Dataset records start

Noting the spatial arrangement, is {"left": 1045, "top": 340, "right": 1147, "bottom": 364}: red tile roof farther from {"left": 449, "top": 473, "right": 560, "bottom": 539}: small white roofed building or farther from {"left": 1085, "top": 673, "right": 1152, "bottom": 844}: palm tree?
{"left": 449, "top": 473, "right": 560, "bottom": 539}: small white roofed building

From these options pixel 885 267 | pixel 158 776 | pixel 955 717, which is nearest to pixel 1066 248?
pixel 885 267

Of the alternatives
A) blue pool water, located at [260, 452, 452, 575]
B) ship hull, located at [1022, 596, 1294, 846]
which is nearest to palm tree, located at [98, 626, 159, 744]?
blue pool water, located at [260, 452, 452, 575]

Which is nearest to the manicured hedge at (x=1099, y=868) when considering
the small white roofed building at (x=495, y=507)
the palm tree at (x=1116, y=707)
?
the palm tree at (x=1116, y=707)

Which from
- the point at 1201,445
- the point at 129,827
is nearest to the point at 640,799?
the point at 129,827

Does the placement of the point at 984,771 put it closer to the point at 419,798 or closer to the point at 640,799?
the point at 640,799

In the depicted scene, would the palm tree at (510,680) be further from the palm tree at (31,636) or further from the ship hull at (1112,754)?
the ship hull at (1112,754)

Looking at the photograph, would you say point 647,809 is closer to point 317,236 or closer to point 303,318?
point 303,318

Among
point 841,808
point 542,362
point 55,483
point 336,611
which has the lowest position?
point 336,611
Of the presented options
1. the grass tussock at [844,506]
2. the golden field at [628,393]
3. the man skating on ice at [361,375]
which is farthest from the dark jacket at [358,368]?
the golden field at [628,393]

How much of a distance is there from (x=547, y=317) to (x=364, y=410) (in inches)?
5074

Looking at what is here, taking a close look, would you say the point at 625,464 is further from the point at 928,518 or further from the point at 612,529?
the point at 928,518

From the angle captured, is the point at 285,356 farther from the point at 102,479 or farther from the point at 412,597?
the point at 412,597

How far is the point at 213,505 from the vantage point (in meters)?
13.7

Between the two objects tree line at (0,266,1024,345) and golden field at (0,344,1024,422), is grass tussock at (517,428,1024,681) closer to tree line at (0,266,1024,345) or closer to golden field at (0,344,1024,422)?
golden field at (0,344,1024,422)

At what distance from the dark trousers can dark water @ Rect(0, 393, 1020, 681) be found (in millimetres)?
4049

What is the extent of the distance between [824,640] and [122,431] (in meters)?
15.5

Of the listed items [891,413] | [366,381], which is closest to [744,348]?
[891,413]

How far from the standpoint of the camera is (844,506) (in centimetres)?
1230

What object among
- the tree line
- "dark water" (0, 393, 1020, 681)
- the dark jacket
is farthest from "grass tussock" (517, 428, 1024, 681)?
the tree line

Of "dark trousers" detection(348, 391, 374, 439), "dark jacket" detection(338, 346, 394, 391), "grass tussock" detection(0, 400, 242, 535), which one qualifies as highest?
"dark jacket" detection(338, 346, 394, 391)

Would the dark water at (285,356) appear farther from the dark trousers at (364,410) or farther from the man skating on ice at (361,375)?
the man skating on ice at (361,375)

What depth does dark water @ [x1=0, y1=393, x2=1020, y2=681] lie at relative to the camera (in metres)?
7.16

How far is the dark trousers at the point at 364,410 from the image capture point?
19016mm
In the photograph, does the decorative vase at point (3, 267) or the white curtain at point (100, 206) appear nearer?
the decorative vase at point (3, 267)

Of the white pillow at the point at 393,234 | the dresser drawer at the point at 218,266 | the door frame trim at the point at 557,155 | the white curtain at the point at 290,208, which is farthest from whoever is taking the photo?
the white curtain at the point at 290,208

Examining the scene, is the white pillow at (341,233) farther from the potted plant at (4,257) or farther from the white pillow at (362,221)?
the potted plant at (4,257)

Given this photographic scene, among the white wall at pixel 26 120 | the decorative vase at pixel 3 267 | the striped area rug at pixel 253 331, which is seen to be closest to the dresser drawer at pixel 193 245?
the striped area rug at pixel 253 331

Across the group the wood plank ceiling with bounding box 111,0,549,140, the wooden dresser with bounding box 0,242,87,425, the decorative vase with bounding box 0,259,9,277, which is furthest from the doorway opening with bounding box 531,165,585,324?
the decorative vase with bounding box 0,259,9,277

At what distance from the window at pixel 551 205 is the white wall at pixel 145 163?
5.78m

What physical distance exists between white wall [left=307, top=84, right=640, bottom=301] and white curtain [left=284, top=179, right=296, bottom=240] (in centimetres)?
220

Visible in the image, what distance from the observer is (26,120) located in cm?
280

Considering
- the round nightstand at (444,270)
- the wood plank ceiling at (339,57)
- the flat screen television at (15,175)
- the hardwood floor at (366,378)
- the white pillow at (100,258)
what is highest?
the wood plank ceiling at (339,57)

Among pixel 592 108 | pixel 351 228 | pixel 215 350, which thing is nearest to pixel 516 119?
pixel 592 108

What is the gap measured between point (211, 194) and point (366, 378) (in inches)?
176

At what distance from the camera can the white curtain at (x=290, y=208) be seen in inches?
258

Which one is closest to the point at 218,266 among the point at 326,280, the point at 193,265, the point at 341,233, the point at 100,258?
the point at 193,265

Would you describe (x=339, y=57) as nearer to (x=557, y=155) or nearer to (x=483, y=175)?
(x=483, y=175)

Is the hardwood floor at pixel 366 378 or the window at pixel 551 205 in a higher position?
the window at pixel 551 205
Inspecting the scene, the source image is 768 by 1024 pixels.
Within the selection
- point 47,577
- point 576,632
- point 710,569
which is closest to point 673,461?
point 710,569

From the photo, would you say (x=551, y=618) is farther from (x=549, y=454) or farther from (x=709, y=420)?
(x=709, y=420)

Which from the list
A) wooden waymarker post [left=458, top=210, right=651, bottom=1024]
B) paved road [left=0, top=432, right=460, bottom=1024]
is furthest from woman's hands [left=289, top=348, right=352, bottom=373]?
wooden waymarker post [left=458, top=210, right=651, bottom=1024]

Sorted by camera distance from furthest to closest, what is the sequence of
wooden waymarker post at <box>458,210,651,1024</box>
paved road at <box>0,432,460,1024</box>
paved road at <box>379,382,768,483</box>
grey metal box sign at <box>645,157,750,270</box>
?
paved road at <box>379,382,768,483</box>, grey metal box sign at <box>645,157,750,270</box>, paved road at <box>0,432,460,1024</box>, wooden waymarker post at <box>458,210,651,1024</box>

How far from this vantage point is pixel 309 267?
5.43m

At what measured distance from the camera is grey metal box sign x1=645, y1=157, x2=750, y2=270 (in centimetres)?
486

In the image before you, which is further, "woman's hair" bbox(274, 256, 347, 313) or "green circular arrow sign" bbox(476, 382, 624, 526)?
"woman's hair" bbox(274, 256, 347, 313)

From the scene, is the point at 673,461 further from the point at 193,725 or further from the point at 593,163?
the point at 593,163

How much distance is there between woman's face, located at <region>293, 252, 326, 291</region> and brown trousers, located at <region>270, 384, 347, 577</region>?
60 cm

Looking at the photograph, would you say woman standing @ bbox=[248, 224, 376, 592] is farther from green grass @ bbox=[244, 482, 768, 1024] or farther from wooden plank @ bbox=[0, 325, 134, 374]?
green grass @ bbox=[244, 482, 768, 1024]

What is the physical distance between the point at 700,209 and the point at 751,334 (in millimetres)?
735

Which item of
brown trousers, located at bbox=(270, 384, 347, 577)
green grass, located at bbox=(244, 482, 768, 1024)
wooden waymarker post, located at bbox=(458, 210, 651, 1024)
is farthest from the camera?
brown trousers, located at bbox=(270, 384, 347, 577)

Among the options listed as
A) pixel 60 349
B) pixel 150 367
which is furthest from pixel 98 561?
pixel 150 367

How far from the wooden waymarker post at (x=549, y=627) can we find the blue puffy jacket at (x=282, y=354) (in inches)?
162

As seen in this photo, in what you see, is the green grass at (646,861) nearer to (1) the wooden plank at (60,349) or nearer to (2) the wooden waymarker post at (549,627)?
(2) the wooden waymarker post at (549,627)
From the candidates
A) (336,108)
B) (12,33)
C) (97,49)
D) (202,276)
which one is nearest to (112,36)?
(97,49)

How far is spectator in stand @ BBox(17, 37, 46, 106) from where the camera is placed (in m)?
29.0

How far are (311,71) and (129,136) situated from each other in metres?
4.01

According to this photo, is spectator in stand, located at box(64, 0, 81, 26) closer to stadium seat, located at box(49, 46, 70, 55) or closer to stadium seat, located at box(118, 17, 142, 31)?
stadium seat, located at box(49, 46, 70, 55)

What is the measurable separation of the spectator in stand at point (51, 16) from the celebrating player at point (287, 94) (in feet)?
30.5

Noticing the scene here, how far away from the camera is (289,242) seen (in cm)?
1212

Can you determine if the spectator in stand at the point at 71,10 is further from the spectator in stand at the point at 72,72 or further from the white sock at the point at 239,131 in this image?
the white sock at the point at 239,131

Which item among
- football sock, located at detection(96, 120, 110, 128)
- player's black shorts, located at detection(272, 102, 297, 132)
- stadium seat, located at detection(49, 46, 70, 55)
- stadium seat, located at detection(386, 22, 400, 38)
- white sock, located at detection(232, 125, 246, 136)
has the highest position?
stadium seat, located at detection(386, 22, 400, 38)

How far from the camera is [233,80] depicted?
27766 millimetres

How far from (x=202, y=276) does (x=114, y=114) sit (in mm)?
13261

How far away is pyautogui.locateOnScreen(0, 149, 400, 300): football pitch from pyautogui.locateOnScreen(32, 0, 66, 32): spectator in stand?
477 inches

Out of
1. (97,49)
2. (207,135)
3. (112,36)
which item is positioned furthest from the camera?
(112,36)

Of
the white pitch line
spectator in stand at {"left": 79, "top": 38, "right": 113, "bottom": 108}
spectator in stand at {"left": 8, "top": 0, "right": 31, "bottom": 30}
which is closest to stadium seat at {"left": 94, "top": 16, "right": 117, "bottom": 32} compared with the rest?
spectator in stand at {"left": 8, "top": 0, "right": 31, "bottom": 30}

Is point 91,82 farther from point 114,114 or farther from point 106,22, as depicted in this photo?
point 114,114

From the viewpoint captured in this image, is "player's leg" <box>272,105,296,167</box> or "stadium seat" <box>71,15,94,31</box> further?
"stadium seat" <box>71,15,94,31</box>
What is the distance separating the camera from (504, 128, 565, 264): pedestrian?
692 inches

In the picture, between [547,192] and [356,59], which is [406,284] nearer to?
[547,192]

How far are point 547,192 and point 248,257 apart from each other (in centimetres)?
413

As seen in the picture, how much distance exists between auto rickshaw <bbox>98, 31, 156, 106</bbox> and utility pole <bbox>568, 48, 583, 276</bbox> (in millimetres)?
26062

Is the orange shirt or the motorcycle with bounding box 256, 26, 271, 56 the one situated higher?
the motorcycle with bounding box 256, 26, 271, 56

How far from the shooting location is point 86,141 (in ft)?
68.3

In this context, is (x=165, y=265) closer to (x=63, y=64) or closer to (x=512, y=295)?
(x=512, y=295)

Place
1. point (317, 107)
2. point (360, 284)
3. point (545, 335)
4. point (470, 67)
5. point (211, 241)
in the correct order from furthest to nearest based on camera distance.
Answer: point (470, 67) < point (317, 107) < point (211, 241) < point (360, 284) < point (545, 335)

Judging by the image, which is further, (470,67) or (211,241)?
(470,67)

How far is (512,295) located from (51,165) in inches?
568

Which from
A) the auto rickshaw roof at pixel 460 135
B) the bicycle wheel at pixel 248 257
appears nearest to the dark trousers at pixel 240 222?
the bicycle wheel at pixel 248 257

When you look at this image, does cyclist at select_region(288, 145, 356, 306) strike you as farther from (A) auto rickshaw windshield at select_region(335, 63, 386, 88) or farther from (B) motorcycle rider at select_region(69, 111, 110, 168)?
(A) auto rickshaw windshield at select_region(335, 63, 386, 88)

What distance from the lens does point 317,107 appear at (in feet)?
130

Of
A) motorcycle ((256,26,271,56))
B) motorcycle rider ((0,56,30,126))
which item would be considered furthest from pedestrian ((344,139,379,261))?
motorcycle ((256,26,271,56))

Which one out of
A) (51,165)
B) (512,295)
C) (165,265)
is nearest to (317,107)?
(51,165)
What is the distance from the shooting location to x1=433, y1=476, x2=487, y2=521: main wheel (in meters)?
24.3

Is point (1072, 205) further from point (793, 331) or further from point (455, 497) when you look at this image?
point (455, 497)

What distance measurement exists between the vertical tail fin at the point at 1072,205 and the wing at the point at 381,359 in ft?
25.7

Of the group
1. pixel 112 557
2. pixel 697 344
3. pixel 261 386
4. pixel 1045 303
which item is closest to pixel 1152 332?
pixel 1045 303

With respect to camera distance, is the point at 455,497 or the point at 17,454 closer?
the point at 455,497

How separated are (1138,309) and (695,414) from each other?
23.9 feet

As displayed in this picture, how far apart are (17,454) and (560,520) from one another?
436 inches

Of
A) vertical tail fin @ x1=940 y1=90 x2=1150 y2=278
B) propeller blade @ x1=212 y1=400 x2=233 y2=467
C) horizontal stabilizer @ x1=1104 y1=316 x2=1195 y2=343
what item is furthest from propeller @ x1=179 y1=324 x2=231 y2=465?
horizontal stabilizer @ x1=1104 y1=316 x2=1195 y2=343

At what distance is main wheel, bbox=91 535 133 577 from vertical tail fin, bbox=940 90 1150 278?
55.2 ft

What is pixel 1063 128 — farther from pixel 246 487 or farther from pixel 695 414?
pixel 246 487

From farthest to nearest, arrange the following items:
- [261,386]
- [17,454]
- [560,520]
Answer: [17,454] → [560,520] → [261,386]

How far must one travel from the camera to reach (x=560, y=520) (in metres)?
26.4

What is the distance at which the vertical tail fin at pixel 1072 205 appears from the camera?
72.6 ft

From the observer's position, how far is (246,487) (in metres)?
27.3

Dataset records end

● Written task
Rewrite the lines starting at the row containing "What is the distance at" and ending at the last row, changing "observer's" to "viewer's" and leaving everything else unchanged.

● Task output
What is the distance at which the vertical tail fin at pixel 1072 205 appears from the camera?
72.6 ft

From the viewer's position, how far is (246,487) (in metres)?
27.3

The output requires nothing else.